To stwierdzenie pozbawia ostatnich złudzeń. Ujawnia rozmiary fałszerstw i kłamstw zawartych w oficjalnej wersji. Dlaczego to akurat ukrywano? To, że kontrolerzy mieli możliwość precyzyjnego naprowadzania? To bardzo oczywiste – na założeniu, że piloci popełnili błąd w ocenie położenia samolotu, zeszli nieświadomie poniżej bezpiecznej wysokości, opierała się cała koncepcja przyczyn katastrofy w raporcie MAK/Millera. To było warunkiem niezbędnym – ukrycie tej sprawy. Okazuje się, że są dowody, że takie możliwości kontrolerzy mieli. Wynika z tego w sposób oczywisty – że albo celowo z nich nie skorzystali – albo – że stenogramy zostały sfałszowane. To drugie jest udowodnione. Ponieważ są ponadto opinie, że w dotychczas znanych stenogramach brakuje ponad 13 sekund rozmów. Można też porównać długość czasu stenogramów nieco inaczej - wg nowych stenogramów z wieży - długość czasu nagrania od pierwszego momentu kontaktu JAK-40 do katastrofy Tupolewa jest o 2 minuty i 29,5 sekundy dłuższa - niż czas wg stenogramów z raportu Millera. Zaczynają się w innym czasie.... a w tym samym kończą? Kto to wyjaśni? Różnica długości nagrań 2 i pół minuty? Przez cały czas zarejestrowane wypowiedzi rozjeżdżają się w czasie - przykład: gdy chor. Muś pyta Protasiuka, "Artur jesteś?" to odpowiedź ..."jestem, Remek" w starych, millerowskich stenogramach zapisana jest pod 8:28:07,5 a w nowych stenogramach: pod 8:27:39,5. Jak to się teraz ma zgadzać? Przecież podobno te zapisy były wówczas, gdy opracowywano raport Millera, konfrontowane z zapisami rejestratora ATM. I wszystko się zgadzało. A teraz też się zgadza? Ten konkretny zapis różni sie o 28 sekund! Ponadto - dlaczego prokuratura wykonała unik i nie opublikowała korespondencji IŁA Frołowa z wieżą, tej nagranej na magnetofonie JAKa-40? 

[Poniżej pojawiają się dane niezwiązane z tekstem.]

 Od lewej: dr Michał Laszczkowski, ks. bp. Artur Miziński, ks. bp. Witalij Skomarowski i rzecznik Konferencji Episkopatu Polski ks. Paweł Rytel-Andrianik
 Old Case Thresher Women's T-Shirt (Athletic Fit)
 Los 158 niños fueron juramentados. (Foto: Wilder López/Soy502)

Niepokoi ponownie stanowisko Zespołu Parlamentarnego w tej sprawie. Osobiście Macierewicza. Zwracają oni bowiem uwagę na sprawy drugorzędne, ponadto dokonują ich fałszywej interpretacji. O co w tym chodzi? To zwykła wpadka czy coś więcej? Bloger Aerozolinti sugeruje nawet, że "...Macierewicz odwraca uwagę"....Czy odwracanie uwagi nie jest świadomym działaniem? 

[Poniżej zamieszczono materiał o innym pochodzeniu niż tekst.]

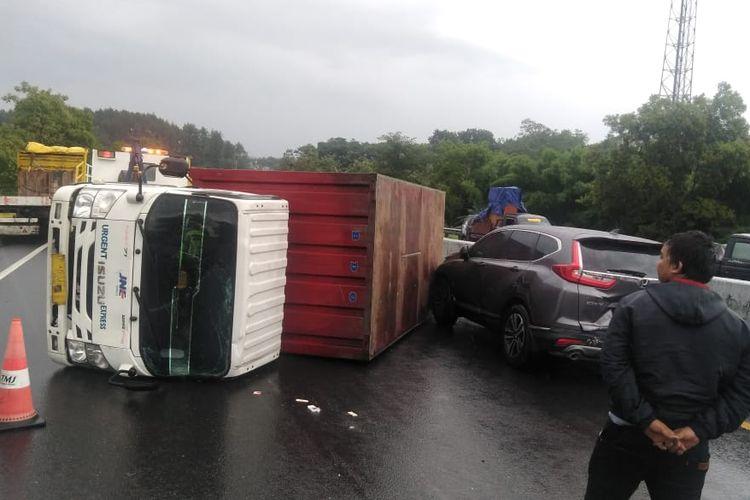 Kecelakaan yang melibatkan tujuh kendaraan terjadi di Jalan Tol Semarang-Solo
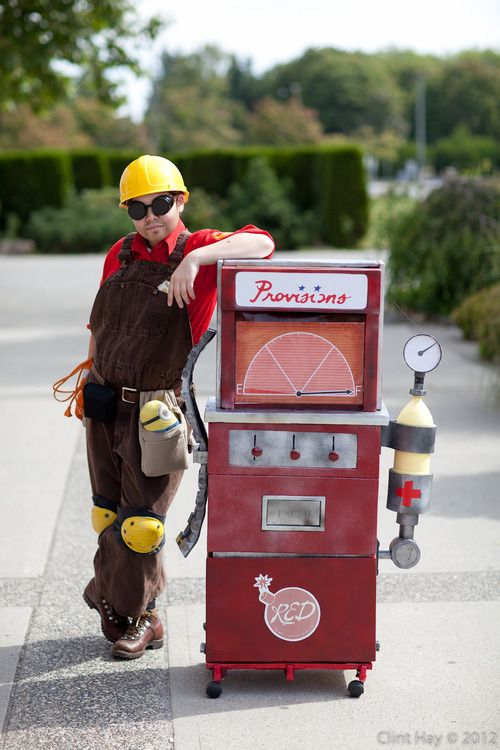 A great TF2 cosplay at Cos & Effect 2012.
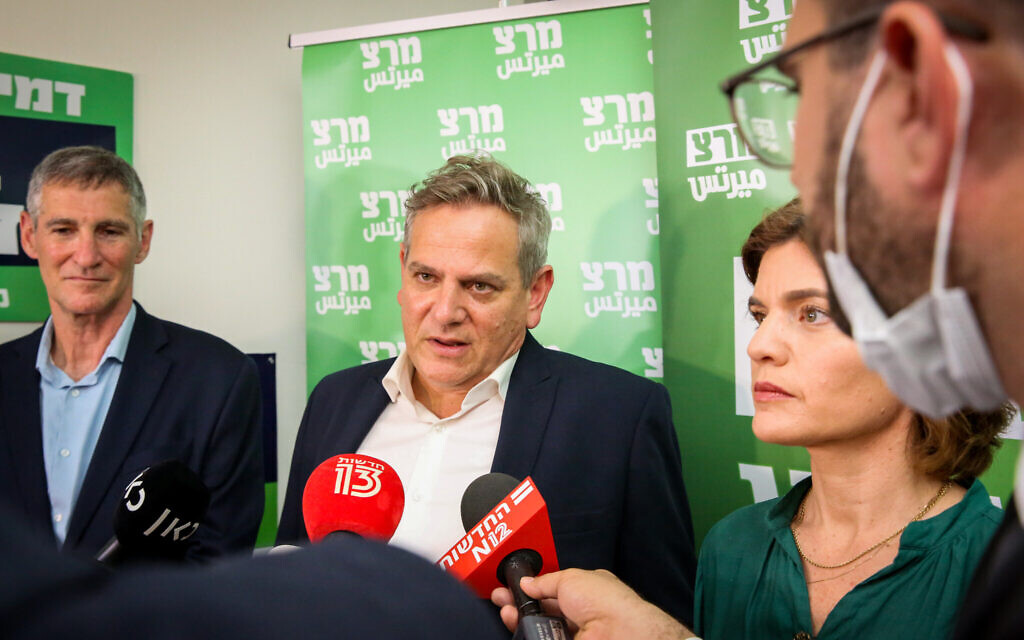 Meretz head Nitzan Horowitz, center, at a press conference in Tel Aviv on March 23, 2021. (Flash90)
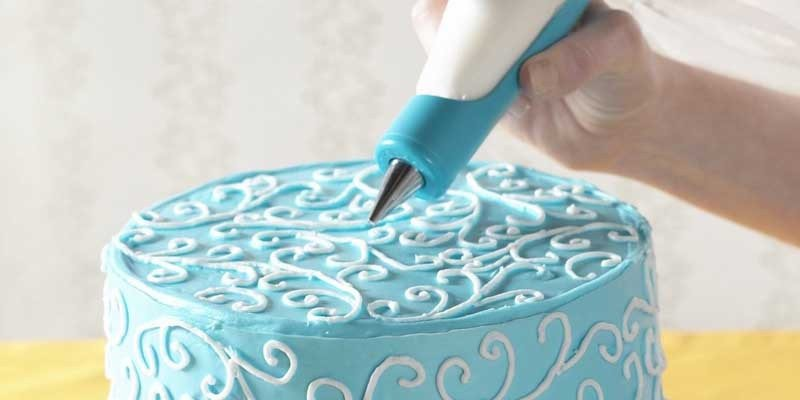 Nordic Ware Detailed Decorating Pen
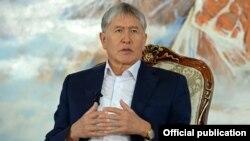 Алмазбек Атамбаєв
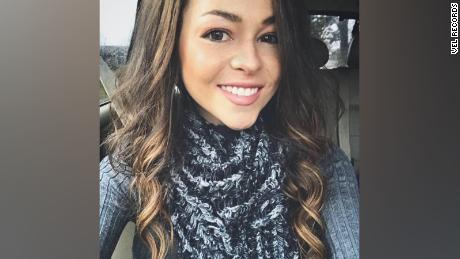 Cady Groves, country singer, dead at 30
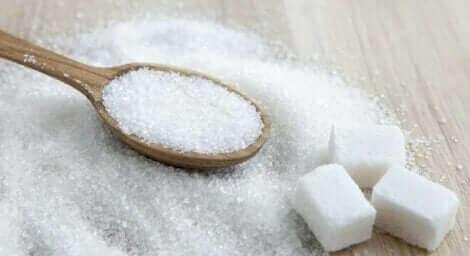 Sukker på ske og bord, selvom man skal begrænse sukker under graviditet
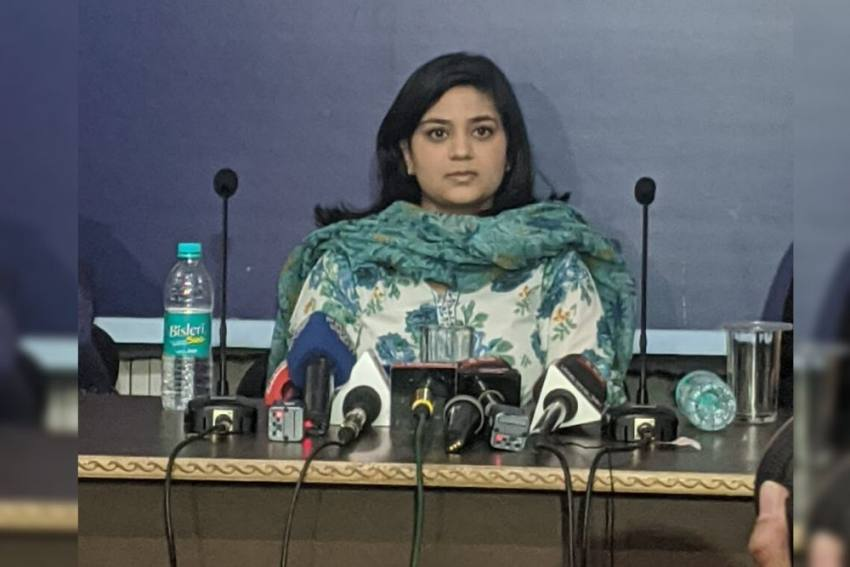 'Don't Know If PM Modi Is Misled Or He Misleads Intentionally': Mehbooba Mufti's Daughter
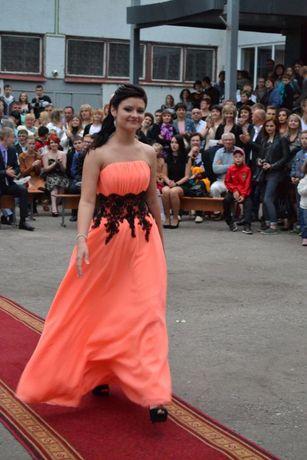 Выпускное платье в отличном состоянии.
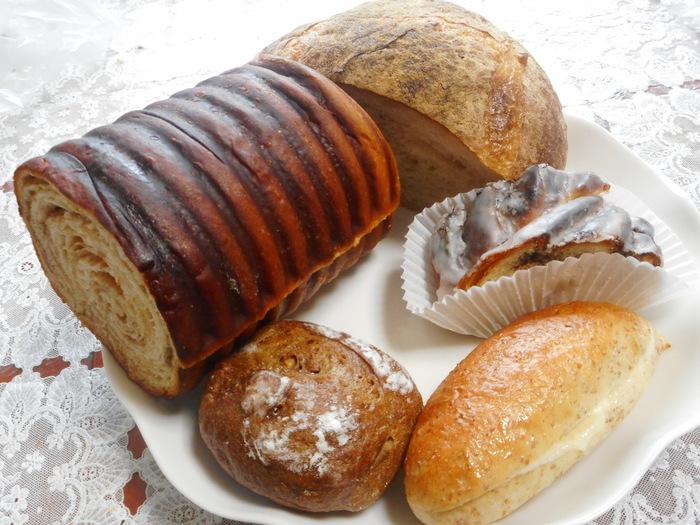 小さくアットホームな店内には、ドイツパンだけではなくフランスパンやお惣菜パンなど豊富な種類のパンが並んでいます。プンパーニッケルや100%ライ麦を使用したパンなど、ドイツパン好きさんが「あ!これこれ」と感じる本格的なドイツパンが楽しめますよ。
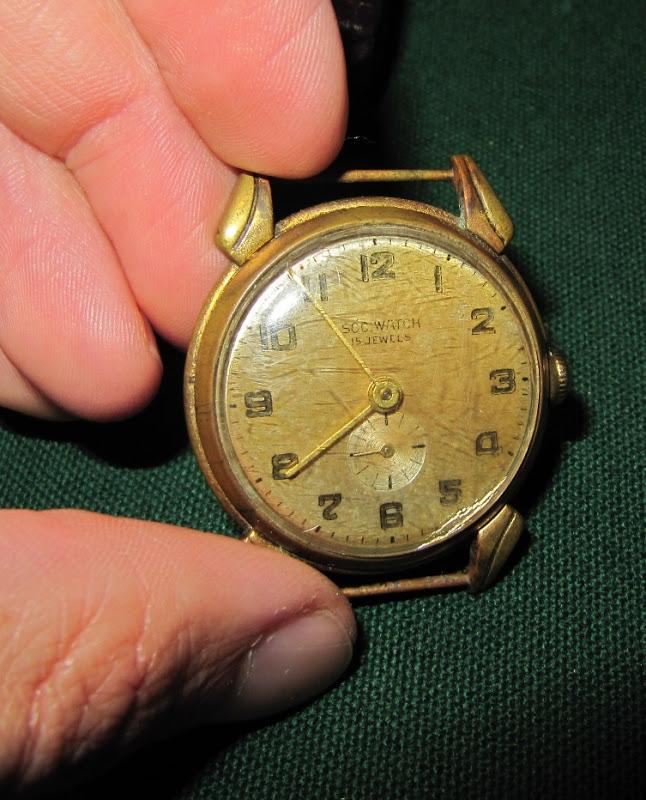 Name:  Reloj SOC-05.jpg Views: 339 Size:  141.8 KB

Myślę, że nadchodzi gorący okres. Sypie się oficjalna wersja katastrofy. Gdy upadnie – nasze władze znajdą się w ogromnym kłopocie. Jak wytłumaczyć społeczeństwu powody tych wszystkich kłamstw? Tych – podkreślmy to – świadomych matactw i zaniechań? Tej wieloletniej propagandy dobrej współpracy z Federacją Rosyjską w prowadzeniu smoleńskiego śledztwa? A przede wszystkim – jak Tusk wytłumaczy się ze swoich uścisków z Putinem? Nad zwłokami naszych najlepszych obywateli, których perfidnie zdradzili?